La presunzione legale relativa in materia di esterovestizione

L’articolo 73, comma 5-bis, Tuir[13] stabilisce che, salvo prova contraria, si considera esistente nel territorio dello Stato la sede dell’amministrazione di società ed enti, che detengono partecipazioni di controllo (c.d. “controllo attivo” diretto)[14], ai sensi dell’articolo 2359, comma 1, cod. civ., nei soggetti di cui alle lettere a) e b) del comma 1, se, in alternativa:

  • sono controllati, anche indirettamente, ai sensi dell’articolo 2359, comma 1, cod. civ., da soggetti residenti nel territorio dello Stato (“cosiddetto controllo passivo”);
  • sono amministrati da un CdA, o altro organo equivalente di gestione, composto in prevalenza di consiglieri residenti nel territorio dello Stato.

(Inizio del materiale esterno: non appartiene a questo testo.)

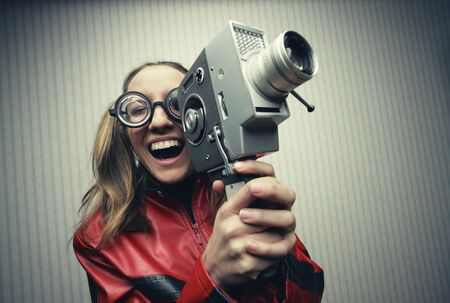 mad girl: Nerdy woman using old fashioned cine camera Stock Photo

Un ulteriore meccanismo presuntivo è disciplinato dall’articolo 73, comma 3, Tuir, con lo scopo di attrarre a imposizione in Italia anche i trust istituiti in determinati Paesi o territori, allorquando sussistano, alternativamente, le seguenti condizioni:

  • residenza fiscale in Italia di almeno uno dei disponenti e almeno uno dei beneficiari;
  • attribuzione al trust che comporti il trasferimento di proprietà di beni immobili o la costituzione o il trasferimento di diritti reali immobiliari, anche per quote, nonché vincoli di destinazione sugli stessi, effettuata, successivamente alla costituzione del trust stesso, a opera di un soggetto residente in Italia.

Infine, una presunzione di residenza in Italia opera per effetto di quanto previsto dall’articolo 73, comma 5-quater, Tuir, in base al quale vengono considerati presuntivamente residenti in Italia, salva prova contraria, le società e gli enti il cui patrimonio sia investito in misura prevalente in quote o azioni di organismi di investimento collettivo del risparmio immobiliare e, contestualmente, siano controllati direttamente o indirettamente, per il tramite di società fiduciarie o per interposta persona, da soggetti residenti in Italia.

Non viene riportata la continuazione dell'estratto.